Begin SUPPLIED PASSAGE

Brew 2: ‘Stouter’

– July 2013

The first beer being such a success it was time to make a second*. This time it was my choice of recipe, and I thought I’d give making my own recipe up from scratch a go. My preferred beers are typically porters, stouts and dark milds. After many years of student-esque ideology I also now appreciate a beer with a lower percentage. So my target was something in between a stout and a porter but with a percentage of around 4.0%. Thus the concept for my first beer recipe was born and its name “Stouter” coined.

But how to create the recipe? Well, a number of brewing books I own provide a few useful equations for calculating the expected original gravity and from the final gravity** the ABV percentage. Suffice to say I messed around with numbers (it was like being at work) using typical stout and porter ingredients gleaned from some brew books, plotted some data (see the up coming Beer Maths post) and came up with the recipe you see below. I figured I’d end up with a 4% beer.

At our latest visit to the brew shop the owner had introduced me to Graham Wheeler’s beer engine. This is a free downloadable Windows program which does all of the maths for you once you decided what ingredients you want to go in your beer. Even better, if you want to make a smaller batch or increase/decrease the percentage you can change these values and the recipe will auto adjust the quantities of each ingredient accordingly. It is genius, shame its only on Windows, a free Mac/Linux equivalent would be awesome***.

I input my recipe into the Beer Engine, to see if my calculations were correct, and with a smug grin saw I was within 0.1% of what I thought. The beer engine gave an ABV of 4.1%. Perfect. So without further ado here is what went in it.

The Ingredients

The Ingredients

The Recipe:-


Malt: Weight
Pale malt/Marris Otter 3.6kg
Torrified Wheat 0.3kg
Dark Crystal Malt 0.3kg
Chocolate Malt 0.3kg

Hops: Weight Time in boil
Challenger 35.0 grams Start of boil (90 mins)
Goldings 15.0 grams 15mins
Irish Moss teaspoon 15mins

Original Gravity: 1.030
Final Gravity: 1.00…Something? Whoops, missed noting that down.

End SUPPLIED PASSAGE

● WORK TO COMPLETE
- A) Translate this sentence from the homebrew post into Spanish: "My preferred beers are typically porters, stouts and dark milds."
- B) Answer these questions from the homebrew post:
(i) What ABV did the beer engine give for the recipe?
(ii) How much Challenger went into the boil, and when was it added?
(iii) Which operating system does Graham Wheeler's beer engine run on?
- C) Carry the homebrew post about the "Stouter" recipe forward from its final line, in the same voice.

Begin RECORD LIST

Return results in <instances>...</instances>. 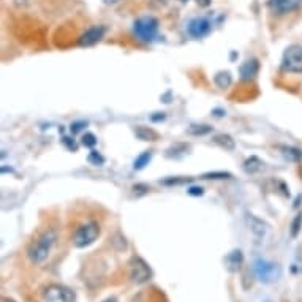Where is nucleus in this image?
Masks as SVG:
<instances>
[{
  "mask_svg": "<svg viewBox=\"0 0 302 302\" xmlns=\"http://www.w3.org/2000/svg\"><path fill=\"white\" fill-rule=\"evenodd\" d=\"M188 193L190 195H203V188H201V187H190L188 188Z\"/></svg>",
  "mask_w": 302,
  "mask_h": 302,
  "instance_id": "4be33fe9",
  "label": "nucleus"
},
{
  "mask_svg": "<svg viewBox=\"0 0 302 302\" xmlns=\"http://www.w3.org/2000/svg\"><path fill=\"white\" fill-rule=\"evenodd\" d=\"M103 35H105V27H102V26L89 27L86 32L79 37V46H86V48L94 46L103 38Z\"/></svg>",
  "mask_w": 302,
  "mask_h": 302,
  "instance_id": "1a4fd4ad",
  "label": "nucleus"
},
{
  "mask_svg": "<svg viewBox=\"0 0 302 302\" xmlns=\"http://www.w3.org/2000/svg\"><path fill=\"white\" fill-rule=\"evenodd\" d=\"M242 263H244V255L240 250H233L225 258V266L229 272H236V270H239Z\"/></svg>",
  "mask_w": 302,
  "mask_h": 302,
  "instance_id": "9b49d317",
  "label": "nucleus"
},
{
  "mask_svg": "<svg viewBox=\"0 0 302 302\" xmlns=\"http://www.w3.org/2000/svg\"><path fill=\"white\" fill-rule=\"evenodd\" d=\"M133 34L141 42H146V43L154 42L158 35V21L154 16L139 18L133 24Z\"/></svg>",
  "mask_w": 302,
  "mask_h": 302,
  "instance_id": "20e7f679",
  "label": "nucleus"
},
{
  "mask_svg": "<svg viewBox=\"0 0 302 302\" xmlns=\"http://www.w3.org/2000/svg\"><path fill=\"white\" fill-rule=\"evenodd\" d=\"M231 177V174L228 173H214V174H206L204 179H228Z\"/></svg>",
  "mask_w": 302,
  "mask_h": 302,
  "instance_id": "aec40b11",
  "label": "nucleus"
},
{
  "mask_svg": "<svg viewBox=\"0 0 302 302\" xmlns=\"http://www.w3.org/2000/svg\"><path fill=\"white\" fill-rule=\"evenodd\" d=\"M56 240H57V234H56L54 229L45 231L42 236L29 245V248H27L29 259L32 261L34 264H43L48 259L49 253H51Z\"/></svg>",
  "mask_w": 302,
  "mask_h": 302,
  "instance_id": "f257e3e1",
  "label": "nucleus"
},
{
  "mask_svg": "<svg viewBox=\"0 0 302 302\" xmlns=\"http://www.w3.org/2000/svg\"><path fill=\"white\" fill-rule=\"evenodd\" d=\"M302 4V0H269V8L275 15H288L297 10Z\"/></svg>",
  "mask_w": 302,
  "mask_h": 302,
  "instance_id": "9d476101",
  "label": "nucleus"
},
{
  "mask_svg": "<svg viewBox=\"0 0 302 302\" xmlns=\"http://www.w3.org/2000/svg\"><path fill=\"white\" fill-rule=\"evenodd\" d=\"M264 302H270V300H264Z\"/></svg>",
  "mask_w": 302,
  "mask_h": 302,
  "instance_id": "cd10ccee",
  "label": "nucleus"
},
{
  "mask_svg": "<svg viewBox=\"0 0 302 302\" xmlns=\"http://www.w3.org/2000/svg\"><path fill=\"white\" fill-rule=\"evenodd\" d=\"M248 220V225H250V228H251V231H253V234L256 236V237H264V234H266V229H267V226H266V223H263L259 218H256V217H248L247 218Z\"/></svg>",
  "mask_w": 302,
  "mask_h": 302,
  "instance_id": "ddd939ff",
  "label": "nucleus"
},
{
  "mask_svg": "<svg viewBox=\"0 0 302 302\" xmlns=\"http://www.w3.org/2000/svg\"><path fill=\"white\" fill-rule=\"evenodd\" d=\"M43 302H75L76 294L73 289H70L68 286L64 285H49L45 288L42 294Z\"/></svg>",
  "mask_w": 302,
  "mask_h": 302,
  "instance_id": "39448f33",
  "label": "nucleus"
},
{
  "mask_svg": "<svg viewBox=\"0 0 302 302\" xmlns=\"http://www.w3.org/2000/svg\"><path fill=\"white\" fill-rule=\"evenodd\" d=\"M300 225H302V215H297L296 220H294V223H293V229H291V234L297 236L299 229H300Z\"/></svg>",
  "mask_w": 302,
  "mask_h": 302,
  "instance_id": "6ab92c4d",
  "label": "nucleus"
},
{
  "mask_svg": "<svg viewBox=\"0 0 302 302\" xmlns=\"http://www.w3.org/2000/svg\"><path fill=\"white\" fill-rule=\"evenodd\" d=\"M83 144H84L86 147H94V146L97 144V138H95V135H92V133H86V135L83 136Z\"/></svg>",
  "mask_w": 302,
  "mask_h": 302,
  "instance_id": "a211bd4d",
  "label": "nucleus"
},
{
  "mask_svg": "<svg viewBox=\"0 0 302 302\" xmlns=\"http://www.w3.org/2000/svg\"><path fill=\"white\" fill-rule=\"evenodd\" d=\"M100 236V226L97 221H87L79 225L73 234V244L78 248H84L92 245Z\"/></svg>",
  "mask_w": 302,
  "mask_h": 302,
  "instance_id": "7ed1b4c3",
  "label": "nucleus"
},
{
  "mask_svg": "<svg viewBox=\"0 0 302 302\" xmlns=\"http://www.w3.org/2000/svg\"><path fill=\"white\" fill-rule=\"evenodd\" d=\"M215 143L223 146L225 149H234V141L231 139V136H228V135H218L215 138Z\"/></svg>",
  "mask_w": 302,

End RECORD LIST

● PER-TASK OUTPUTS
- A) Mis cervezas preferidas suelen ser las porter, las stout y las dark mild.

- B)
(i) 4.1%
(ii) 35.0 grams, at the start of the boil (90 mins)
(iii) Windows

- C)
It did come out at about 3.9-4.0% I remember.


Boiling away in the electric boiler

Boiling away in the electric boiler

With the lessons learnt from the first brew we proceeded to make the Stouter. Little over 3 weeks later it was ready… And, it was good! I would remake the above again without hesitation or use this simple recipe as a base for similar beers. Maybe increase the chocolate malt amount or try some different hops**** (and *****).

It was a sad day when Stouter ran out at the Lawler Taps but alas onto the next brew!

First pint of Stouter

First pint of Stouter

The next beer will be a collaboration with Kim, expect something great!

Cheers!


* Because numbers work like that, you know.
** I’m planning a post on Beer maths which will cover a number of what these terms actually mean so panic not.
*** If I get suitably bored one day I might start writing one.
**** Privateer Brewery has a great 3.5% dark beer called Tarantula which uses Armarillo hops so I might give these a bash.
***** Stouter is being brewed again for Xmas 2013!

The First Brew

The First Brew:

Early Summer 2013.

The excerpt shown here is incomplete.